Rows from a dataset
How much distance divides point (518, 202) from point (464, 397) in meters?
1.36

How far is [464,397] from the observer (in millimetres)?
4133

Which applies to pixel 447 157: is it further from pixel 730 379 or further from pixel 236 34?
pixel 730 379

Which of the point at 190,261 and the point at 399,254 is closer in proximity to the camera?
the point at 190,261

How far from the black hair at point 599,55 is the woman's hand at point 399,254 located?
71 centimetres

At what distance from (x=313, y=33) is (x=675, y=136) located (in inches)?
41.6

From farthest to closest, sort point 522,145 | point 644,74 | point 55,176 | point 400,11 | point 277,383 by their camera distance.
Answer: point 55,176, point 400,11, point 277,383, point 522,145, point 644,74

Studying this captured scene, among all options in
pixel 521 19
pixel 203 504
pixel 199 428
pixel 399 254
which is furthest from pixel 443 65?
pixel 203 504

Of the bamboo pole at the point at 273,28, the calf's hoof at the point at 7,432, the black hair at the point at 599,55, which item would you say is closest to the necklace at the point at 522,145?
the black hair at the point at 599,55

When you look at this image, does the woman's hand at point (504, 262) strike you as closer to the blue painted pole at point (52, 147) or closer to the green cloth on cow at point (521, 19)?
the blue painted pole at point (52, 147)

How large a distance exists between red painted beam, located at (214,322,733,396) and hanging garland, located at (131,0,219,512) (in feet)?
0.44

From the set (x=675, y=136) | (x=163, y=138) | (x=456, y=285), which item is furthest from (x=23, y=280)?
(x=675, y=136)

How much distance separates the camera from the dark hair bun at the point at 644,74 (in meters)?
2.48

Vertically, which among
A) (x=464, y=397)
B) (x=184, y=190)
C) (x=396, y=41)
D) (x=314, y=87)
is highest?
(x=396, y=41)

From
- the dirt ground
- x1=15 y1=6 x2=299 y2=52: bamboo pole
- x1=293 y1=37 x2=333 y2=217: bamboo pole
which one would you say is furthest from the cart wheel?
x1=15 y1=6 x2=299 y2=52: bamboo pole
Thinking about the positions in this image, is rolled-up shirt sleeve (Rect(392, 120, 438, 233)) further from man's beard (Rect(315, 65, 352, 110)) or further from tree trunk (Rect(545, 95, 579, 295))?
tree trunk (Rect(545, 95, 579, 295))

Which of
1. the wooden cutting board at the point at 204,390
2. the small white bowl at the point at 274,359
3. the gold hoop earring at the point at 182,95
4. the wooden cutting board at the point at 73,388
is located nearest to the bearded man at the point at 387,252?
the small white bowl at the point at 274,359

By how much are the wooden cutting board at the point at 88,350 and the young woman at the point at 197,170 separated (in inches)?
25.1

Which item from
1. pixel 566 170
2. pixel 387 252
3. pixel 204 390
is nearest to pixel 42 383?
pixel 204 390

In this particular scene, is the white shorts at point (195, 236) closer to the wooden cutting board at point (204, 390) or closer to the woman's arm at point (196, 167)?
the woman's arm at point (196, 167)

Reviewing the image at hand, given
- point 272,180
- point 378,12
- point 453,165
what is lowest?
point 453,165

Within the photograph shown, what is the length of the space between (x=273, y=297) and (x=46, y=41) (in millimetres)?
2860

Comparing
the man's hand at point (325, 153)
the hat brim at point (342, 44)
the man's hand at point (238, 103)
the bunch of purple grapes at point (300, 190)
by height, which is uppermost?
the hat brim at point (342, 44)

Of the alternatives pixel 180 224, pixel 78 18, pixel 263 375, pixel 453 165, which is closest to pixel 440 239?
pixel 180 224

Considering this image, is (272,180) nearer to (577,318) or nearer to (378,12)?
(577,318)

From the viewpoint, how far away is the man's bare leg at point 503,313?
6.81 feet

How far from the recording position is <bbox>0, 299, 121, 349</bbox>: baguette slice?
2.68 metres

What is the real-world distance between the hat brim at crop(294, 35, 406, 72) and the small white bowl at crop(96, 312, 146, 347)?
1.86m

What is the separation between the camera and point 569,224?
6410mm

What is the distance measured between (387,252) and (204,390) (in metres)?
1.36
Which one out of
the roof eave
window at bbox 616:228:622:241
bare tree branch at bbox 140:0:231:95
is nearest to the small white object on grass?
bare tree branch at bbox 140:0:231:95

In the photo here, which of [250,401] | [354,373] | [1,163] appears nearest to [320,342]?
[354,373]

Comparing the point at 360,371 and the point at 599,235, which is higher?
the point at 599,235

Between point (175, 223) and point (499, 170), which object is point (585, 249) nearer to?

■ YOUR OBJECTIVE ■
Copy out the material word for word, starting at the line containing "Considering this image, is" and continuing through the final line of the material, with both of those lines included.

■ SOLUTION FOR THIS TASK ■
Considering this image, is (272,180) nearer to (577,318) or nearer to (378,12)?
(577,318)

From the viewpoint, how far away is the man's bare leg at point 503,313?
6.81 feet

How far from the recording position is <bbox>0, 299, 121, 349</bbox>: baguette slice?
2.68 metres

What is the real-world distance between the hat brim at crop(294, 35, 406, 72) and the small white bowl at crop(96, 312, 146, 347)?
1.86m

What is the separation between the camera and point 569,224?
6410mm

What is the distance measured between (387,252) and (204,390) (in metres)?
1.36
Which one out of
the roof eave
window at bbox 616:228:622:241
bare tree branch at bbox 140:0:231:95
is nearest to the small white object on grass?
bare tree branch at bbox 140:0:231:95

In the photo here, which of [250,401] | [354,373] | [1,163] appears nearest to [320,342]?
[354,373]

Comparing the point at 360,371 and the point at 599,235, which is higher?
the point at 599,235

Between point (175, 223) and point (499, 170), which object is point (585, 249) nearer to?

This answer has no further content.